1931: Dr. Otto Warburg wins the Nobel Prize for discovering cancer cells cannot survive without glucose. They're glucose-dependent.

This suggests depriving cancer cells of glucose might treat cancer. Warburg proposes testing therapeutic ketosis: cancer cells need glucose, healthy cells run on ketones.

The hypothesis is brilliant. Clinical trials should begin immediately.

They don't.

Why? Chemotherapy research is exploding. Pharmaceutical companies can patent chemotherapy drugs. They cannot patent "stop eating sugar."

Throughout the 1960s-70s, scattered researchers test ketogenic diets for cancer. Small studies show promising results. Cancer cells shrink when glucose is restricted.

These studies are published in minor journals. No major institution picks them up. No pharmaceutical company funds larger trials.

Dr. Thomas Seyfried at Boston College rediscovers Warburg's work in the 2000s. After 15 years researching cancer metabolism, his conclusion: Cancer is metabolic, not primarily genetic. Ketogenic diets should be first-line therapy.

He publishes "Cancer as a Metabolic Disease" in 2012. Comprehensive. Meticulously researched.

The oncology establishment ignores it completely.

When Seyfried lectures at medical schools, oncologists walk out. They call his work "dangerous." Not because the science is wrong. Because suggesting diet could treat cancer threatens the entire chemotherapy industry.
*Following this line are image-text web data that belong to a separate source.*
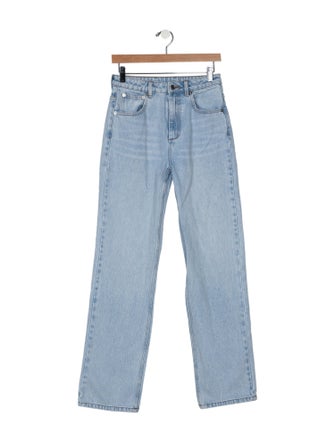 SER.O.YA Mid-Rise Straight Leg Jeans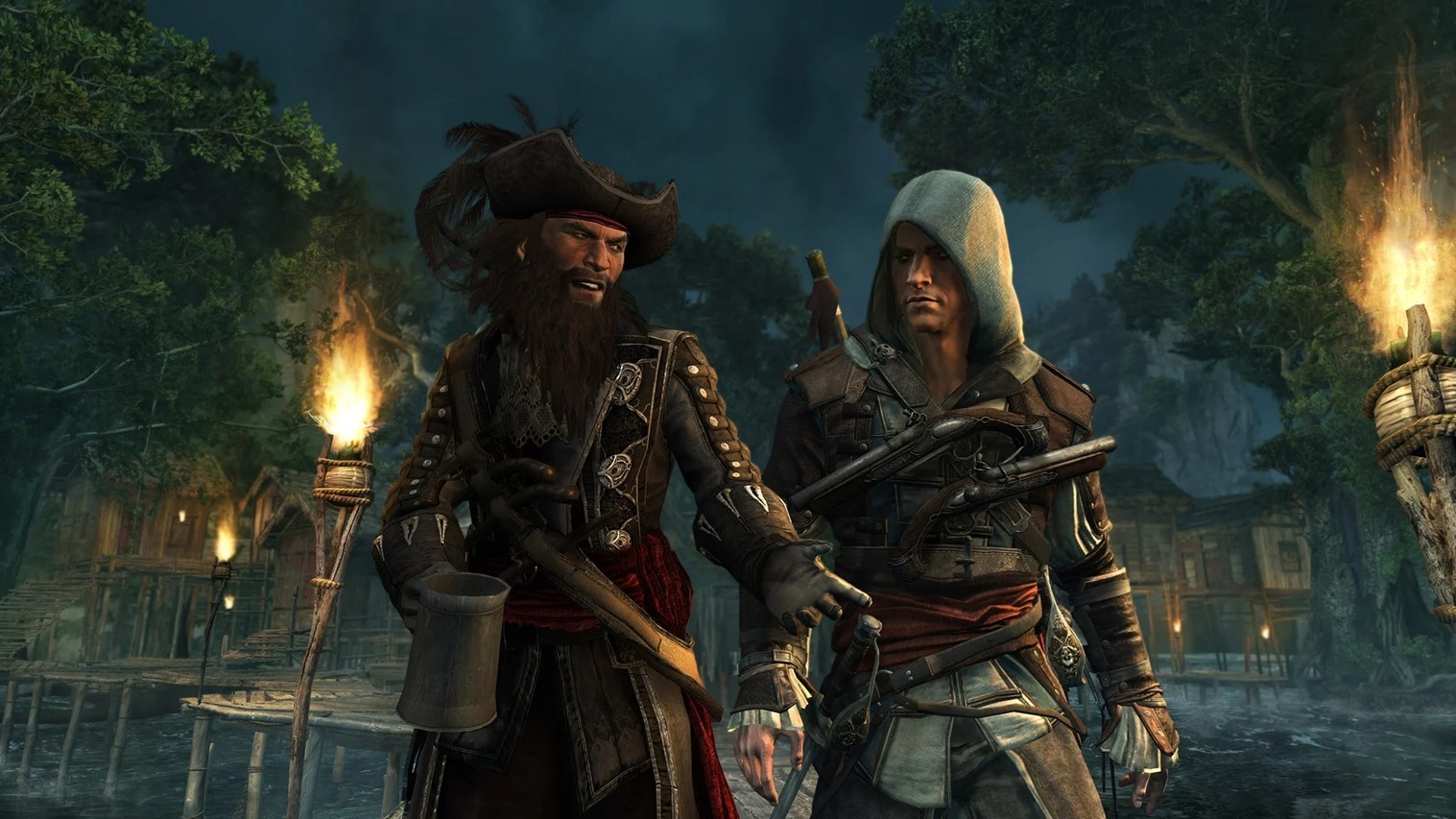 Cropped Assassins Creed IV Black Flag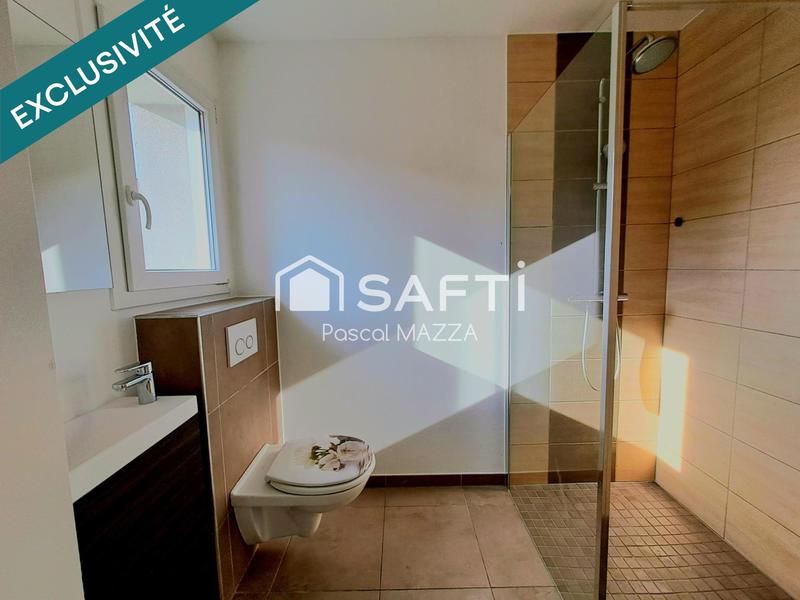 Maison - 92 m² - 5 pièces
Current standard cancer treatment: Poison the patient with chemotherapy, then send them home with advice to eat "healthy whole grains" that feed the cancer.

Current research funding for metabolic cancer therapy: Essentially zero.

Warburg won the Nobel Prize 95 years ago. We've known cancer is glucose-dependent since 1962.

We're still feeding cancer patients sugar and calling it supportive care.

Because ketogenic therapy can't be patented.